Nayak’s bandmate Corey Laitman had been Louie’s mentor at Northampton’s Youth Performance Festival. Nayak suggested reconnecting with Laitman, so Louie did.
“We started to do a song trade,” Louie said. Each week, he sent Corey five themes. “Corey would pick one, and we’d both write a song about that theme.”
Mandolinist Chris Thile, who was hosting the radio show “Live From Here,” asked listeners to share their musical performances from home. Gabe Phipps sent videos of Louie, and Thile was so impressed that he invited the boy to be a guest on the show in May. The two performed what sounded like a duet of Louie’s song “Berry Bushes,” with
Thile dubbing himself singing over Louie’s recording.

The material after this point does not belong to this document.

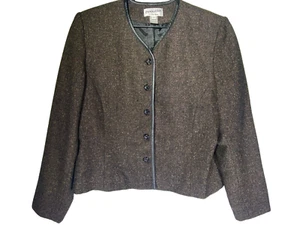 Pendelton Women's Wool Blend Sz. 14 Suit Jacket Brown Faux Leather Warranted - Picture 1 of 5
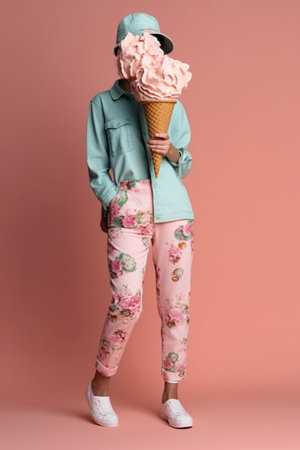 Woman holding huge ice cream, hiding her face behind it. Studio shot on pastel background, giant sweets as a diet and summertime concept, birthday party, celebration. AI generatedの素材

After the show, the family reached out to other musicians about collaborating on an album, and the response was enthusiastic. The artists’ generosity “has blown us all away,” said Louie’s mom, Annie Salsich.

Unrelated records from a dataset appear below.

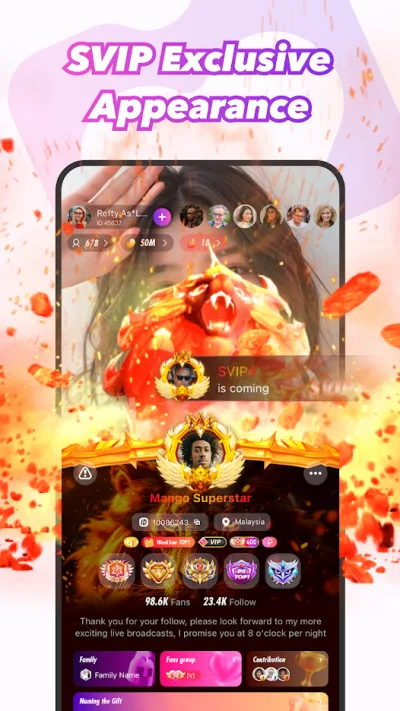 Mango Live chat rooms screenshot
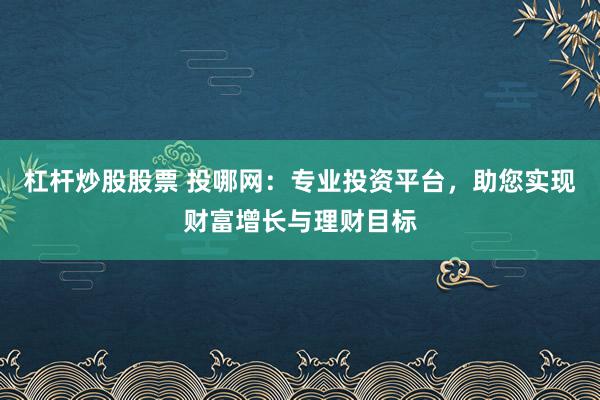 杠杆炒股股票 投哪网:专业投资平台,助您实现财富增长与理财目标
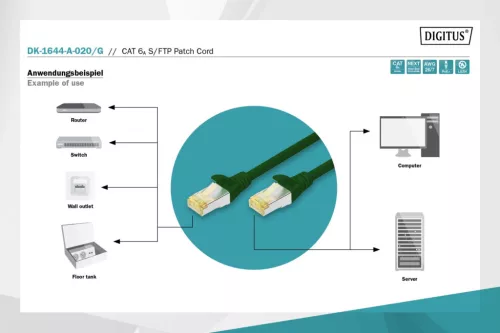 Digitus CAT6A S-FTP Patch Cable 2m Green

Though some artists knew Louie before the project, many did not. The album features Thile and Chris Eldridge of the Punch Brothers, Laitman, the Suitcase Junket and others.
The artists recorded themselves at home, but on the album it sounds like they’re in the same room as Louie. “That’s where the magic of (album co-producer) Anand
Nayak comes in,” Gabe Phipps said.
Louie plans to donate the album’s proceeds to the Sunrise Movement, a youth movement to stop climate change. He’s passionate about protecting the Earth and encouraging other kids to help. He suggests starting with simple actions, such as biking more and planting trees.
It’s nature that inspires much of Louie’s songwriting, which he does for baritone ukulele and guitar. In addition to “Hawk” and “Berry Bushes,” he has written about a chickadee. But nature sometimes stumps him. That’s true of Louie’s favorite birds: bald eagles. “The only rhymes I could think of was beagle and seagull, so I never wrote a song about them.”